Pippa wasted no time in pulling a bulging scrapbook from her bag, letting it fall open to reveal all manner of loose papers and samples. ‘Here’s what I’m thinking,’ she began, before launching into an enthusiastic description of sleeves and skirts, the pros and cons of peplums, the benefits of natural fabrics, switching from one illustration to another, barely pausing for breath, until the table was covered in magazine pages, fabric swatches and fashion sketches. Finally, she said, ‘So, what do you think?’
‘I love it. All of it.’
Pippa laughed. ‘I know it’s a bit of a muddle; I just have so many thoughts flying around. How about you – do you have any ideas?’
‘I have a veil.’
‘Ooh la la.’
‘Dad dug it out for me.’ Elodie handed over her phone with the photo she’d taken that morning.
‘Your mum’s? Lucky thing, it’s gorgeous. Designer, I’m sure.’
‘I think so. Not sure which one.’
‘Hardly matters, it’s beautiful. Now we just have to make sure the dress deserves it.’
‘I found a photograph of something I like.’
‘Come on then, give us a look.’
Elodie took the tea towel out of her bag and slid the silver frame from inside.
Pippa lifted a single amused brow. ‘Have to admit, I was expecting a torn page from Vogue.’
Elodie handed the frame across the table and waited, a flutter of unplaceable nerves at the pit of her stomach.
‘Wow, she’s beautiful.’
‘I found her at work. She’d spent the past fifty years in a leather bag at the bottom of a box under some curtains in a cabinet beneath the stairs.’

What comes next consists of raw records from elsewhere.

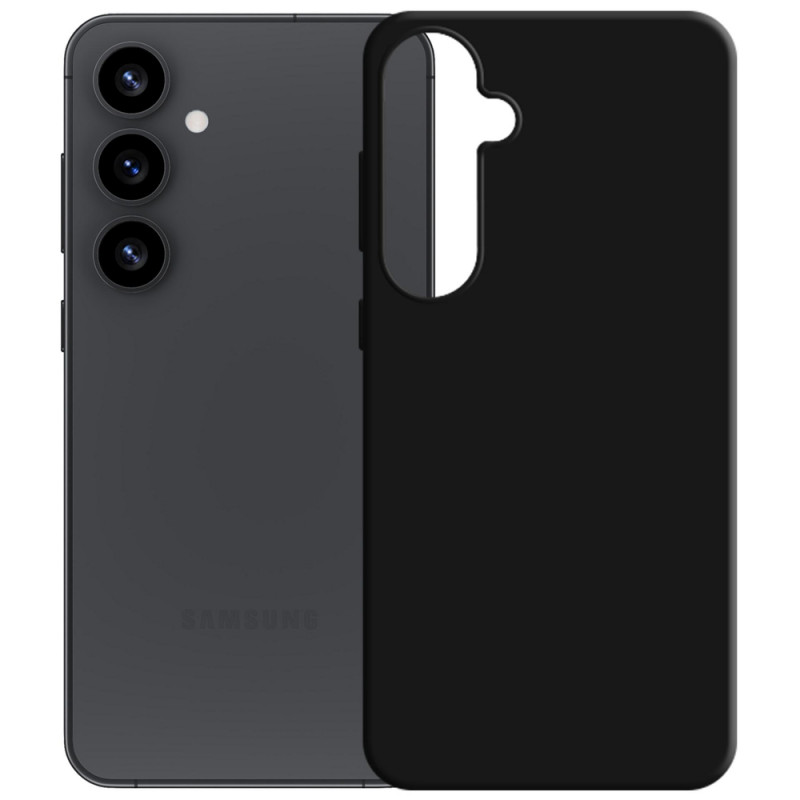 3MK Silicone Case Silikonhülle für Samsung Galaxy S25, schwarz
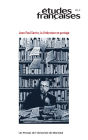 Études françaises. Volume 49, numéro 2, 2013: Jean-Paul Sartre, la littérature en partage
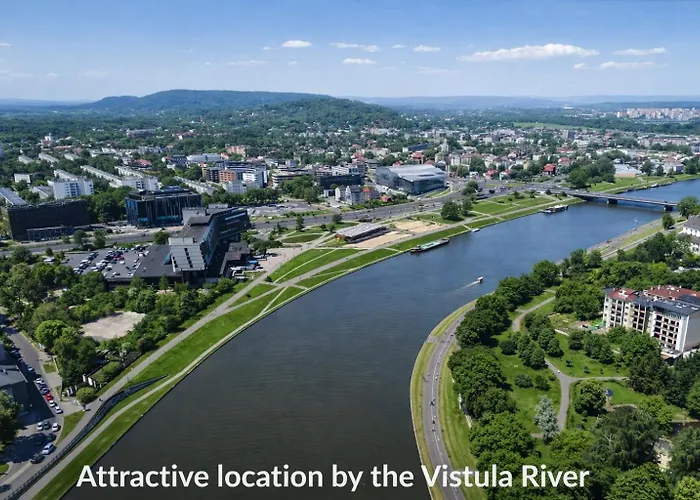 公寓 Lovely By The Vistula River Wawel Castle View Swimming Pool Sauna Gym Parking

‘No wonder she looks so pleased to be out.’ Pippa brought the photograph closer. ‘The dress is divine. The whole thing is divine. It’s more of an art shot than a portrait, like something Julia Margaret Cameron might have taken.’ She looked up. ‘Does this have anything to do with the text you sent me this morning? Edward Radcliffe?’
‘I’m still trying to figure that out.’
‘I wouldn’t be surprised. This photo is classic aestheticism. The engaging expression, the loose dress and fluid posture. Early to mid-1860s, if I had to guess.’

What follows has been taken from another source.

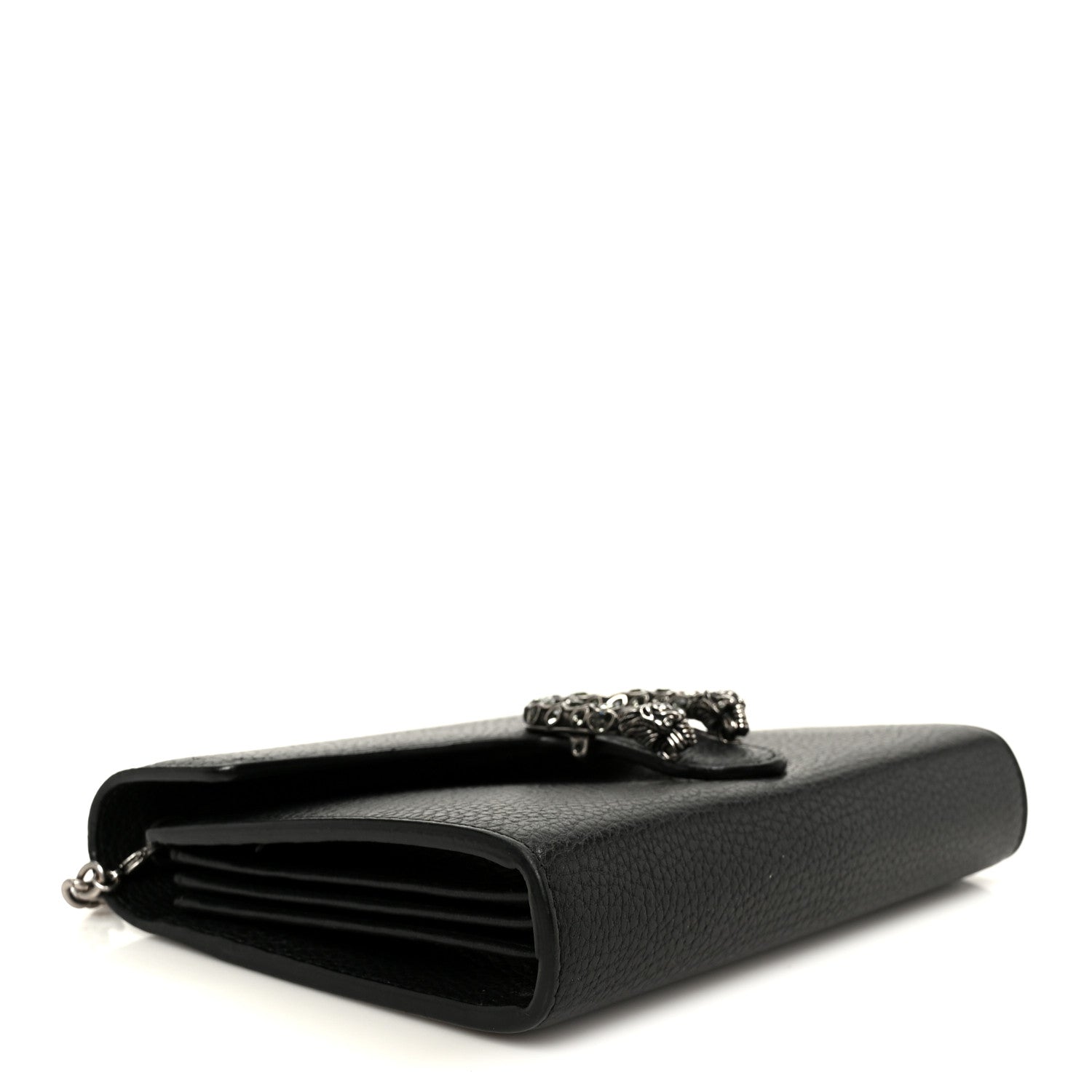 Calfskin Mini Dionysus Chain Wallet Black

‘It reminded me of the Pre-Raphaelites.’
‘Related, definitely; and of course the artists of the time were all inspired by one another. They obsessed over things like nature and truth; colour, composition and the meaning of beauty. But where the Pre-Raphaelites strove for realism and detail, the painters and photographers of the Magenta Brotherhood were devoted to sensuality and motion.’

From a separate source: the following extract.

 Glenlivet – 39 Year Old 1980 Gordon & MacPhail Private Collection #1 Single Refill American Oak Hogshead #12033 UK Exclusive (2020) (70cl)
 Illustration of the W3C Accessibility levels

‘There’s something moving about the quality of light, don’t you think?’
‘The photographer would be thrilled to hear you say so. Light was of principal concern to them: they took their name from Goethe’s colour-wheel theories, the interplay of light and dark, the idea that there was a hidden colour in the spectrum, between red and violet, that closed the circle. You have to remember, it was right in the middle of a period when science and art were exploding in all directions. Photographers were able to use technology in ways they hadn’t before, to manipulate light and experiment with exposure times to create new effects.’ She paused while the waitress delivered their coffees. ‘Edward Radcliffe was very well regarded, but not as famous as some of the other members of the Magenta Brotherhood went on to become.’
‘Remind me?’
‘Thurston Holmes, Felix and Adele Bernard – they all met at the Royal Academy and bonded over their anti-Establishment ideas; tight-knit, but with all the lies, lust and split loyalties you’d expect in the cut-throat nineteenth-century art world. Radcliffe was prodigiously talented, but he died young.’ Pippa returned her attention to the photograph. ‘What makes you think he might have something to do with her?’
Elodie explained about the archive box and the satchel with Edward Radcliffe’s initials on it. ‘There was a document holder inside that belonged to James Stratton; the only thing in it was this framed photo.’